The researcher who helped shape HIPAA is now taking on gaps in patient data privacy nationwide.
Latanya Sweeney, PhD. Credit: US Department of Health and Human Services livestream.
Researcher Latanya Sweeney’s work on re-identification helped shape how HIPAA approached patient data privacy. In a speech at yesterday’s Data Privacy in the Digital Age symposium, she noted that times have changed, and the policy should evolve accordingly.
It started for Sweeney, PhD, in the 1990s. When she was a computer science graduate student at MIT, an ethicist told her computers were evil and someday they would aggregate every bit of every person’s personal data, subsequently compromising the information.
Looking to prove the opposite, Sweeney chose a target: Massachusetts Governor William Weld, who had just suffered a heart attack.

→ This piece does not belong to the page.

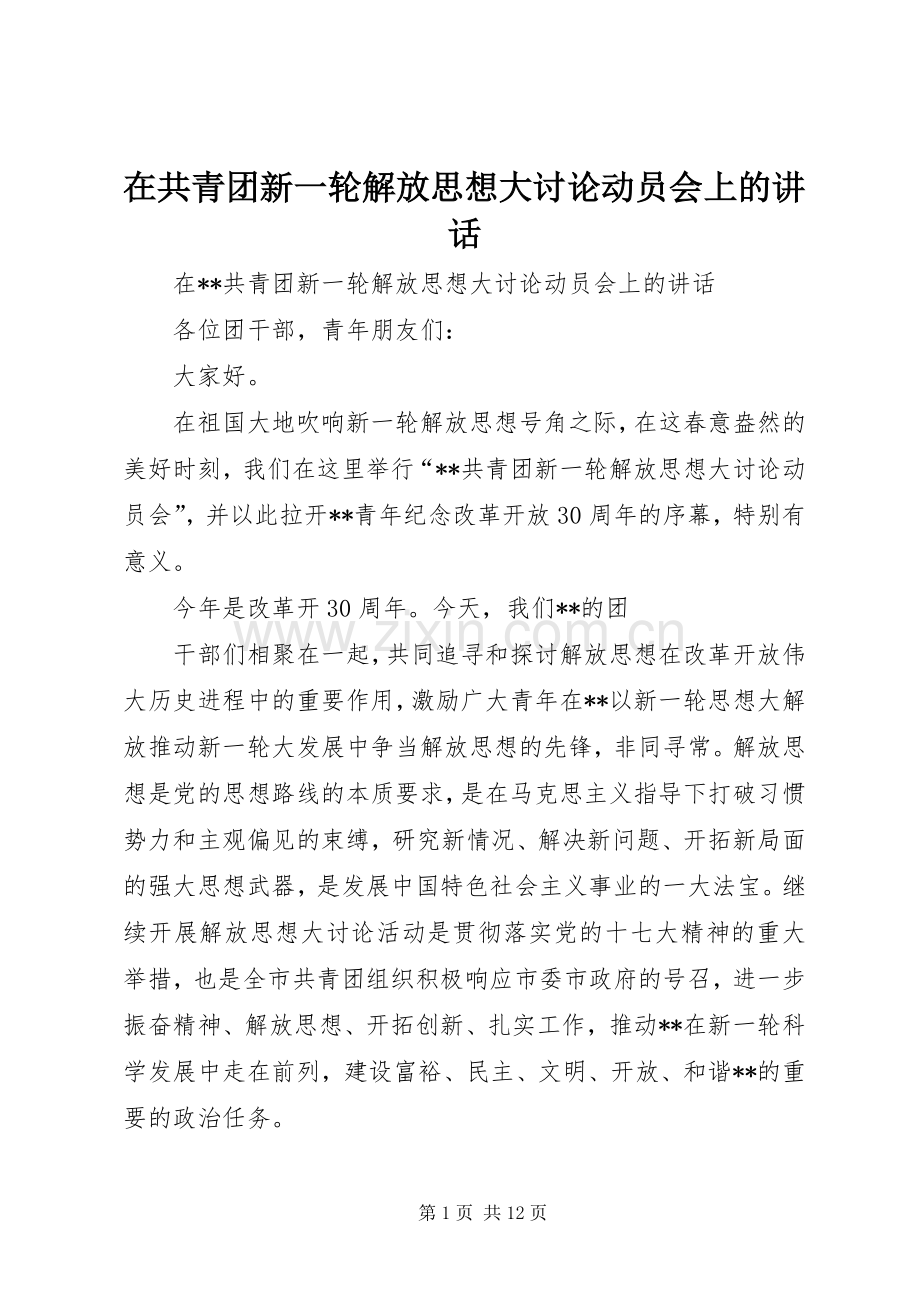 在共青团新一轮解放思想大讨论动员会上的讲话发言.docx_第1页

She bought a cheap copy of Cambridge’s voter roll, delivered on 2 floppy disks. She quickly linked his discharge data to his name and address, knowing only the condition he suffered, his date of birth, gender, and zip code. In fact, she found that 87% of Americans could be identified through those 3 simple metrics.
Since then, published papers have alleged that such re-identification was only easy because Weld was a high-profile figure. But Sweeney and colleagues seem to have proven that theory false.
For $50, her team was able to buy a year’s worth of patient discharge data from Washington state. They re-identified 43% of 81 samples by comparing the information to news blotters. That experiment caused Washington to change its policy on data sales to one of tiered access: public, limited, and confidential data sets. Sweeney was surprised to find that only 1 other state (California) did the same.
“It’s clear we have to go state by state,” she said. So they have, starting at the geographic top of the country and are working their way down. They recently repeated the exercise in Maine and Vermont.
Most states sell or give away discharge data to analytics companies. Sweeney’s presentation listed Truven Health Analytics, Optuminsight, and WebMD Health among the top buyers of public health databases, with states like New York, Pennsylvania, and Maryland hawking their data to at least 6 of the top 8 buyers. Analytics companies, she noted “make their bones building profiles that they can sell.”
Two decades ago, before the health data analytics market was so crowded and hungry, some could afford to maintain privacy: paying for healthcare visits out of pocket, not signing up for pharmacy or convenience store loyalty programs to save a few dollars. Today, she said, everyone is in the same boat. “There is no escaping it. There is no buying out of it."
Sweeney isn’t under any delusion that data can exist and be made available with a 0% chance of re-identification. To shape the conversation, she thinks there needs to be a departure from a binary conversation of “anonymous” and “not anonymous,” because varying degrees of access and disclosure lead to varying degrees of anonymity. Tiered access is an important step, she believes.
Sweeney said there needs to be a thoughtful exploration around HIPAA’s Safe Harbor concept of anonymization, and what an acceptable risk threshold is. Certainly, though, that acceptable number has to be far lower than the double-digit percentages that she has been consistently able to expose using just Freedom of Information Act (FOIA) requests and newspaper clippings.
When asked what that threshold might be, though, she laughed and deferred. “I’m just a computer scientist.”